Thanks for the reply. I think I was part way towards what I wanted to achieve, and just missing a few points.

When the test code really does get too complex to expose to students, e.g. with tkinter questions, I do tricks like you describe - the Test column of the result table describes what I'm testing for and the actual test code is in the (hidden) TEST.extra field, using a template that runs both the TEST.testcode and TEST.extra code for each test case. The output from the code in the TEST.extra field is then just something like "OK" or it is a specific message saying what failed. The TEST.expected field is then just set to "OK".

I don't quite understand this part. You talk about having the Test column of the results describe the test, but also about running both TEST.testcode and TEST.extra. What do you put in the TEST.testcode field in order to do this? If I just put a string obviously I get errors when this gets executed, do you just make it a comment?

Another trick I have is to use a template that first checks for the existence of a file _prefix.py among the support files; if this is found, its contents are inserted into the test run before the test code.

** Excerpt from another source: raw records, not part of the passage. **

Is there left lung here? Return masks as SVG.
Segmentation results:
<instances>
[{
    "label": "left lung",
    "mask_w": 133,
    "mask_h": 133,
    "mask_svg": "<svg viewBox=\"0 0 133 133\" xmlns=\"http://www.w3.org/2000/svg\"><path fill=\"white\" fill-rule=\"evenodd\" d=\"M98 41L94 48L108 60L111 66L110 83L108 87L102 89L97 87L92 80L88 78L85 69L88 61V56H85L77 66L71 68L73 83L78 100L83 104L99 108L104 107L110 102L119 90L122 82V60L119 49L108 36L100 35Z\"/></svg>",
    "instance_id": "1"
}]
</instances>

For my Python questions, would you just do this with an import inside a try statment?

Re: On "Specific Feedback"

by Sam Fearn - Friday, 16 November 2018, 4:48 AM

Hi Richard,

Thanks for the reply. I think I was part way towards what I wanted to achieve, and just missing a few points.

"When the test code really does get too complex to expose to students, e.g. with tkinter questions, I do tricks like you describe - the Test column of the result table describes what I'm testing for and the actual test code is in the (hidden) TEST.extra field, using a template that runs both the TEST.testcode and TEST.extra code for each test case. The output from the code in the TEST.extra field is then just something like "OK" or it is a specific message saying what failed. The TEST.expected field is then just set to "OK"."

"Another trick I have is to use a template that first checks for the existence of a file _prefix.py among the support files; if this is found, its contents are inserted into the test run before the test code."

For my Python questions, would you just do this with an import inside a try statment?

Edit: Apparently blockquote tags don't work?

Re: On "Specific Feedback"

by Richard Lobb - Saturday, 17 November 2018, 10:25 AM

Sorry, that was a bit confusing. I have two main python question types: the standard one that's used for 95% of questions and a special one for tkinter. The standard one executes both TEST.testcode and TEST.extra, after the student's code. If I wish to hide test code with this question type, I put Python comments in testcode and the hidden executable stuff in extra and possibly in _prefix.py. The tkinter question type executes only the student code and TEST.extra, so in that case the testcode is pure English commentary on what the test is doing.

For my Python questions, would you just do this with an import inside a try statement?

I actually build the program to be tested as a string consisting of any _prefix code, other prefix stuff, the student code and the testing code. Then I either exec that under control of a watchdog timer or run it in a subprocess. However, in simpler questions that aren't using a combinator template grader, you should be able to do as you suggest. Or read it into a string and exec it.